AFAIK, no. I haven't found any. So I simply don't see any real - files with my Mac. Real's policies suck so I don't want to give them even y hotmail spam account. Oh - I got an email last year - they were telling my windows version of Realplayer was outdated and I needed a new. After not using windows for a long long time...


----------



## edX (Mar 17, 2003)

real recently (about a couple of months ago i think) released their code. why nobody has built an alternative yet is beyond me. 

the bigger question remains, why do people insist upon making their files wmp or real and not offering a QT version?


----------



## Randman (Mar 17, 2003)

> the bigger question remains, why do people insist upon making their files wmp or real and not offering a QT version?
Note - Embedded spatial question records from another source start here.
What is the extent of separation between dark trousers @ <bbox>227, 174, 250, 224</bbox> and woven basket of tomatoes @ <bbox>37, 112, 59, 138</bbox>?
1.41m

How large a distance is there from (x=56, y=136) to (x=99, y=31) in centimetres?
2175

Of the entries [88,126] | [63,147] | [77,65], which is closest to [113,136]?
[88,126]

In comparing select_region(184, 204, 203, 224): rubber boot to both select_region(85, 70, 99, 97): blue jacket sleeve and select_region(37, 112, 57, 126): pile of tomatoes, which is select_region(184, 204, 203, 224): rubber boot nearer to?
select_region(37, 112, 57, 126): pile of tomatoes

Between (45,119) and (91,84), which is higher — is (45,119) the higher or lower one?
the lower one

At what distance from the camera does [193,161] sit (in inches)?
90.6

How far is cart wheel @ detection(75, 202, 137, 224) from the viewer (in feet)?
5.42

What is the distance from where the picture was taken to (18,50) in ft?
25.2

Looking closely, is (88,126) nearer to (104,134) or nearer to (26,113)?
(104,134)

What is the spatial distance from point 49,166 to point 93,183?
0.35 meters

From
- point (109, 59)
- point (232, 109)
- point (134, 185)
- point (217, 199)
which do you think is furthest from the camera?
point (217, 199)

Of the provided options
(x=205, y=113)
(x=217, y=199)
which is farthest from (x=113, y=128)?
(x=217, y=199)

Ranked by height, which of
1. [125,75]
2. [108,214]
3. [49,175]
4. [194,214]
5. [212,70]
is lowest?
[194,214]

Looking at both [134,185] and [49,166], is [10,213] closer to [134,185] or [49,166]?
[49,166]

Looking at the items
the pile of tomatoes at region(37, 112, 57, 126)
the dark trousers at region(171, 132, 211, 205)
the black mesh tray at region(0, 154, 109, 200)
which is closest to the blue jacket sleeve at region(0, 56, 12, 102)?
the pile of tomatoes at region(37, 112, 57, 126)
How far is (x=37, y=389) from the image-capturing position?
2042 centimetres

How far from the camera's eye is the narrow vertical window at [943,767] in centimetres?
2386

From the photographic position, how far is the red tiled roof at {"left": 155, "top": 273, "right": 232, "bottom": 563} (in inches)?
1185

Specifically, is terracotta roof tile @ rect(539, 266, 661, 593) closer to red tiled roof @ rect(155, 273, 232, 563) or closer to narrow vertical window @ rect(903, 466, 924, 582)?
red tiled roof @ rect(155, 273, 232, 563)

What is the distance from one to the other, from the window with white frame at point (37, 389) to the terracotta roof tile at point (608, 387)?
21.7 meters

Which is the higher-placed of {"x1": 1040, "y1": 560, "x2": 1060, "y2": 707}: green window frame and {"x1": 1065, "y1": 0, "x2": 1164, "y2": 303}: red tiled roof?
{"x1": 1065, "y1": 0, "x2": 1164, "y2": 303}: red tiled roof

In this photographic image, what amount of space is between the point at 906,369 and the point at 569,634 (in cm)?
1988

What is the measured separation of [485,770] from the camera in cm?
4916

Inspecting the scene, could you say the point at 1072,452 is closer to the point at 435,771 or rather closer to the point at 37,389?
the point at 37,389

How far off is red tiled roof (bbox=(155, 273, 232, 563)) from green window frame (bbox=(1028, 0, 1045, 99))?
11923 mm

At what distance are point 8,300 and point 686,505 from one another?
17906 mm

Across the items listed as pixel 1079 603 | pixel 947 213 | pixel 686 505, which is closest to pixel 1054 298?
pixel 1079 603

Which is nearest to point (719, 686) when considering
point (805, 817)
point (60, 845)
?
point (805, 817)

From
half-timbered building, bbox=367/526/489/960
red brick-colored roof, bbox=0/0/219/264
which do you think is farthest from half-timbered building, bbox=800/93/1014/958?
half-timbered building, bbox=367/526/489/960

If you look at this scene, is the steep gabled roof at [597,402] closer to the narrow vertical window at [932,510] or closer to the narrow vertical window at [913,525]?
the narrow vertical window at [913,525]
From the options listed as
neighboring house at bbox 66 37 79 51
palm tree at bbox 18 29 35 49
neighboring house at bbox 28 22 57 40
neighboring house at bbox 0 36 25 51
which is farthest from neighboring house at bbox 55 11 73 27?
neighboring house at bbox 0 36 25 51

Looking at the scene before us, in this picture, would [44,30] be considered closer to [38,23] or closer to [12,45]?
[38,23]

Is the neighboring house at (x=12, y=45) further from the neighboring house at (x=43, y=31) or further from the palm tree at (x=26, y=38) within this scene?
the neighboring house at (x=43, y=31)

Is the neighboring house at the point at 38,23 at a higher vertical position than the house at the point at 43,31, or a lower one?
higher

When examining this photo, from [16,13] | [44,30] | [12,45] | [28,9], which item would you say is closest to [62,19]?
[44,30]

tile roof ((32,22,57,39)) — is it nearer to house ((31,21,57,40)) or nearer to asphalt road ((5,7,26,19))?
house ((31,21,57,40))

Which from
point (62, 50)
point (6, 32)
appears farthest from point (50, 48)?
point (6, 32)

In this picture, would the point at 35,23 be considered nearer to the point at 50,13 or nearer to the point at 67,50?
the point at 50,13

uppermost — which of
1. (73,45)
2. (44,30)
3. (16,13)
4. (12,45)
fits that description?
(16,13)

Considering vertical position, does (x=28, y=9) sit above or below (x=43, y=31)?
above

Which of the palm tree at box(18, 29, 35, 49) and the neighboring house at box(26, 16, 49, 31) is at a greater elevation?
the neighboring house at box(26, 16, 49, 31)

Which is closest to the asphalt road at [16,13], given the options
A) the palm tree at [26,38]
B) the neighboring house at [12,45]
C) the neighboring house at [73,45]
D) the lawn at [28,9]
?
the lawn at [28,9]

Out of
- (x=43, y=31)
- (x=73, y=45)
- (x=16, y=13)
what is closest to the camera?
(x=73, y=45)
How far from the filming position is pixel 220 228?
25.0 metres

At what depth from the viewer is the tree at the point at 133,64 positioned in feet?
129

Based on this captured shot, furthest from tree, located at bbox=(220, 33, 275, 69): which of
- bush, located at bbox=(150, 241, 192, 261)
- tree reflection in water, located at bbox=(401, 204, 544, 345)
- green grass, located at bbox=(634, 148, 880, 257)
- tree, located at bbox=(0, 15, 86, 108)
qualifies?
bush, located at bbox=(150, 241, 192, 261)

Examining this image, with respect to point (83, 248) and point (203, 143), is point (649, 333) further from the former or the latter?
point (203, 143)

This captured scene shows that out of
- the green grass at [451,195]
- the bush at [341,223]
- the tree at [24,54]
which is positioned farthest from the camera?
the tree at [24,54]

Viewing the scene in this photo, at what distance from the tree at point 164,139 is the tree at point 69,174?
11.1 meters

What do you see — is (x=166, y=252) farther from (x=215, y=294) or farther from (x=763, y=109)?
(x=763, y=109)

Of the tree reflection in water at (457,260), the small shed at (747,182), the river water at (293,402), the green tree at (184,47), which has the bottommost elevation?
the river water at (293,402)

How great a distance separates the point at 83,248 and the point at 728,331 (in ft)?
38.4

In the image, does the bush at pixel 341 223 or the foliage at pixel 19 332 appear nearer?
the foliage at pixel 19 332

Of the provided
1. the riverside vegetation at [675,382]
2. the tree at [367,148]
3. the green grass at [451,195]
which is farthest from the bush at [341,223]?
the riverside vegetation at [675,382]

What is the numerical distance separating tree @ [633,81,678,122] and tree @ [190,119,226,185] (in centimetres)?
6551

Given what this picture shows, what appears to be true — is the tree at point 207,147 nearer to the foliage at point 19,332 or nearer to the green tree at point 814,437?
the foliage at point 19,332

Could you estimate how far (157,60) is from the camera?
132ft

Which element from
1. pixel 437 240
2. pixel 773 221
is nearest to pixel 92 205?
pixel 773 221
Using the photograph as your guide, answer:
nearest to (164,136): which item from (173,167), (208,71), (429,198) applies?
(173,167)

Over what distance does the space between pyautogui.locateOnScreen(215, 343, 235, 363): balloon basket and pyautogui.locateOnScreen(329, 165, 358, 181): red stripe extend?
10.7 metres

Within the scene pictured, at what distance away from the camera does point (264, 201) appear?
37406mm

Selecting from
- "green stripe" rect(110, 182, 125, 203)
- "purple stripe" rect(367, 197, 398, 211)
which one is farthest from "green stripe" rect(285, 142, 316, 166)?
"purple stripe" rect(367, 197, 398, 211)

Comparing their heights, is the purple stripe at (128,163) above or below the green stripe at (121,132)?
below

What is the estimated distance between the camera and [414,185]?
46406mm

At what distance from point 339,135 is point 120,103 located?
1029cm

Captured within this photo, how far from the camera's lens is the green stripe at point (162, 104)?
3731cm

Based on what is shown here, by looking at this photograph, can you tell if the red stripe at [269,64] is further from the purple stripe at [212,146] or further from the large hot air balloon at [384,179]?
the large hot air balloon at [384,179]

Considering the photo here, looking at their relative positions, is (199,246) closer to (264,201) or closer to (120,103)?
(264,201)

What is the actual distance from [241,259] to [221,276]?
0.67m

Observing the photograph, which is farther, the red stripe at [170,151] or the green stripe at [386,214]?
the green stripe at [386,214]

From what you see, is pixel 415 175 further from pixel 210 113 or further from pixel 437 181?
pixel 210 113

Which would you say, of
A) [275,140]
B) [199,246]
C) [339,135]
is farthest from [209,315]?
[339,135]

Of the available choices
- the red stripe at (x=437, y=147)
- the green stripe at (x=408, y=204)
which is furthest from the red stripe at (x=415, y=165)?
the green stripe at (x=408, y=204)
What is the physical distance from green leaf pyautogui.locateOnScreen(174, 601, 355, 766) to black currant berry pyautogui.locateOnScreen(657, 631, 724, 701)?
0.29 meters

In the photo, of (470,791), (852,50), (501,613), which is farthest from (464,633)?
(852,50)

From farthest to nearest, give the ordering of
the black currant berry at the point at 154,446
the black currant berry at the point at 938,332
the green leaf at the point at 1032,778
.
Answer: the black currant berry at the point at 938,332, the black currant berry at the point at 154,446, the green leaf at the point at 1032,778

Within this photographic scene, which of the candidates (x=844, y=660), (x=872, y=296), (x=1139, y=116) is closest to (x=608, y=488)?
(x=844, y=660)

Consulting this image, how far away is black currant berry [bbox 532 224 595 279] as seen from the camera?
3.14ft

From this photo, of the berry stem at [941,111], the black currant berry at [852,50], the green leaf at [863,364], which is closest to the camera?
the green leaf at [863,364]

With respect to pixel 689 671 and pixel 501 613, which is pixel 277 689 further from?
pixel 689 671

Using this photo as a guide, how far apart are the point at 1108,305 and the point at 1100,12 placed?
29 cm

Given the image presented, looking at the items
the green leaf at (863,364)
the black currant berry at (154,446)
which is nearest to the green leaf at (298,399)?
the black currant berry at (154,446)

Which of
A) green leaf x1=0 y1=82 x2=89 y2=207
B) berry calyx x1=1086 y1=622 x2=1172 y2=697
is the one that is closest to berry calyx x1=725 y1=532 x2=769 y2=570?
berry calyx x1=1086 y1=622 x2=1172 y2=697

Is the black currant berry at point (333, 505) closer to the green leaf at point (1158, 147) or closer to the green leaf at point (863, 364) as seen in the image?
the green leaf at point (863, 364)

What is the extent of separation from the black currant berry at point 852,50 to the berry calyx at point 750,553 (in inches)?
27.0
Why do people insist on using Wintels and making their computer purchases from Dells rather than going for an Apple brand? That's the bigger question.


----------



## powermac (Mar 17, 2003)

I understand that Real own the copyrights to the .rm extension as Apple and M$ own their respected file formats. EdX makes a great point about why people don't use QT. It is superior to the others, in my opinion. 
Are they any apps will let one convert on format to another?


----------



## Giaguara (Mar 17, 2003)

I tried to look for the converters at versiontracker... found nothing.


----------



## Pengu (Mar 17, 2003)

Apparently Cleaner can do it, but I tried it in Cleaner 6, and it just failed to open the .ra file...


----------



## xyle_one (Mar 19, 2003)

i have been looking (not that hard mind you) for something to convert about 6gigs worth of south park .rm & .ram files into something usable. i have found one app for windows that didn't work. is there really nothing out there that will do it??


----------



## tommyv (Mar 20, 2003)

Player for OS X:

MplayerOSX (doesn't work with *all* .rm files though)

mplayerosx.sf.net


Converter for windows that *works*

EO Video

www.eo-video.com


HTH

Tommy


----------



## Ugg (Mar 20, 2003)

Thanks tommyv, it did work for a couple of files but not all of them.


----------